## Task instructions
Return each entry below word for word, leaving out any image.

## Saved data entries

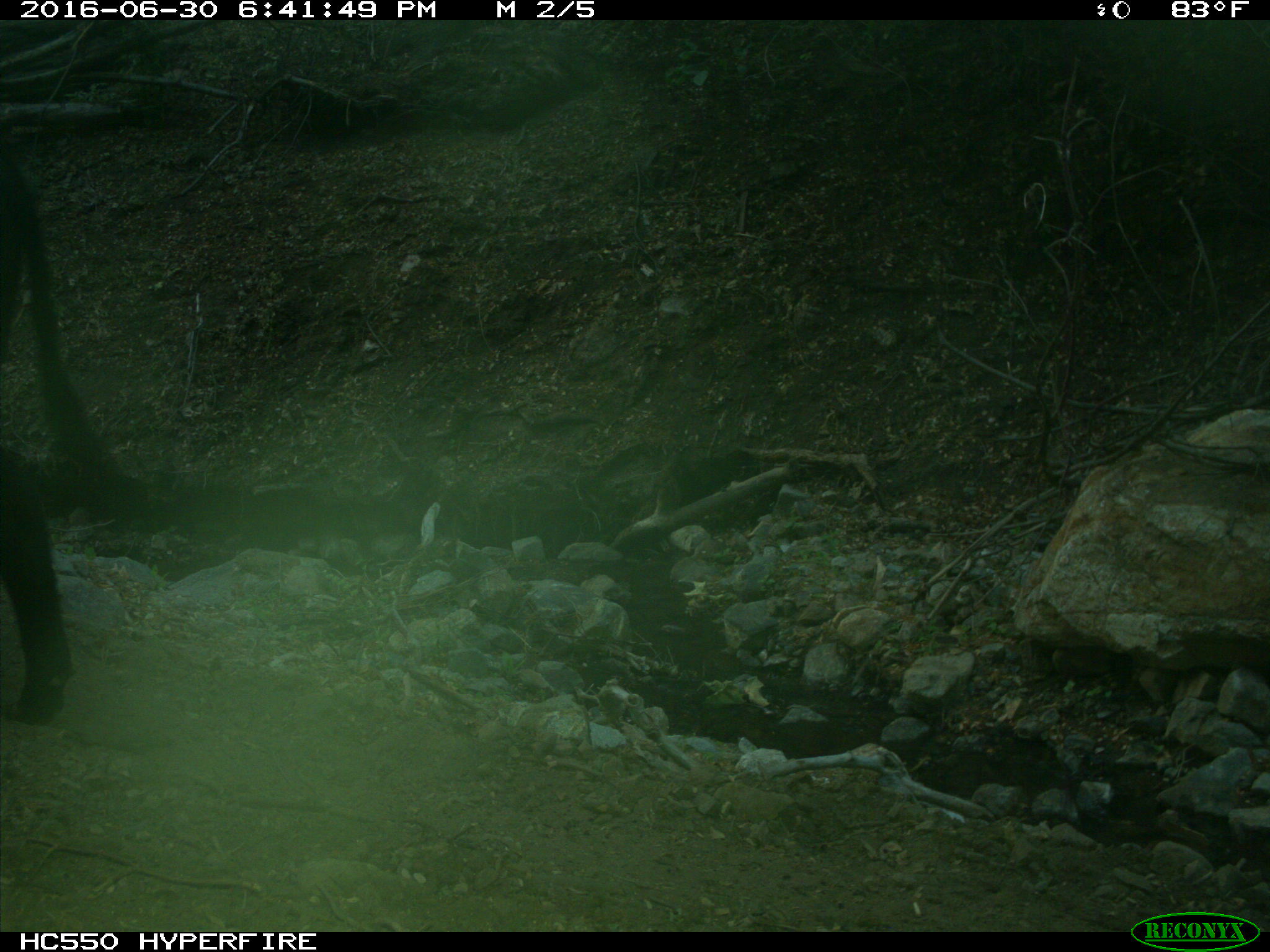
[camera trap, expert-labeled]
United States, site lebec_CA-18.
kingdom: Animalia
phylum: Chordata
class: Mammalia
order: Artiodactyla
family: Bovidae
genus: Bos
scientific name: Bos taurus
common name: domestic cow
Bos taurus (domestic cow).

## Expected answer
[camera trap, expert-labeled]
United States, site lebec_CA-18.
kingdom: Animalia
phylum: Chordata
class: Mammalia
order: Artiodactyla
family: Bovidae
genus: Bos
scientific name: Bos taurus
common name: domestic cow
Bos taurus (domestic cow).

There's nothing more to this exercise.